■ Task requirements:
From the records below, transcribe only the lines running from the one with "Consider this experimental" through the one with "Given this setup, evaluate". Keep both of those end lines.
____
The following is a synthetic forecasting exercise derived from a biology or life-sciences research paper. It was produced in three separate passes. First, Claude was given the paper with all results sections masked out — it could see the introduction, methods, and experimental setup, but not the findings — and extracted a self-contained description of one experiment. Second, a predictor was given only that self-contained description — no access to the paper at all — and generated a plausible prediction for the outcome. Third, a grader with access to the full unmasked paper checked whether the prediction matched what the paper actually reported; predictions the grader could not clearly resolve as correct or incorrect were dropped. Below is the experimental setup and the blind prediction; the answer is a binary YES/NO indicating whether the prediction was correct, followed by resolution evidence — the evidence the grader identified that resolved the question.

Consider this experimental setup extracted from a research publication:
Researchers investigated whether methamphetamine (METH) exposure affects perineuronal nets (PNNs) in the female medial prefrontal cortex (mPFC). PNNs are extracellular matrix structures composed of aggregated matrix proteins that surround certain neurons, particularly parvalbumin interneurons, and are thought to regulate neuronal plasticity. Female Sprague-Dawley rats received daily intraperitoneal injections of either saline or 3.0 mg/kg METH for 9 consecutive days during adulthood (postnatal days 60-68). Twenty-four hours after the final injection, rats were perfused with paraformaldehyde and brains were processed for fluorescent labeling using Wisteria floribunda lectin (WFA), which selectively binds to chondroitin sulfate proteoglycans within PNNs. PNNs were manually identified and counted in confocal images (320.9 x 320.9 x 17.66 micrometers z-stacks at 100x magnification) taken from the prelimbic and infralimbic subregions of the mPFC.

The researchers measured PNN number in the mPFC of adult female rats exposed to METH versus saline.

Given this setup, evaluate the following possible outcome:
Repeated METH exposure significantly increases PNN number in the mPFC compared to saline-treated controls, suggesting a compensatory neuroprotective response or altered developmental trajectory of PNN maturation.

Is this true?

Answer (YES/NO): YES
____
■ Output of the task:
Consider this experimental setup extracted from a research publication:
Researchers investigated whether methamphetamine (METH) exposure affects perineuronal nets (PNNs) in the female medial prefrontal cortex (mPFC). PNNs are extracellular matrix structures composed of aggregated matrix proteins that surround certain neurons, particularly parvalbumin interneurons, and are thought to regulate neuronal plasticity. Female Sprague-Dawley rats received daily intraperitoneal injections of either saline or 3.0 mg/kg METH for 9 consecutive days during adulthood (postnatal days 60-68). Twenty-four hours after the final injection, rats were perfused with paraformaldehyde and brains were processed for fluorescent labeling using Wisteria floribunda lectin (WFA), which selectively binds to chondroitin sulfate proteoglycans within PNNs. PNNs were manually identified and counted in confocal images (320.9 x 320.9 x 17.66 micrometers z-stacks at 100x magnification) taken from the prelimbic and infralimbic subregions of the mPFC.

The researchers measured PNN number in the mPFC of adult female rats exposed to METH versus saline.

Given this setup, evaluate the following possible outcome:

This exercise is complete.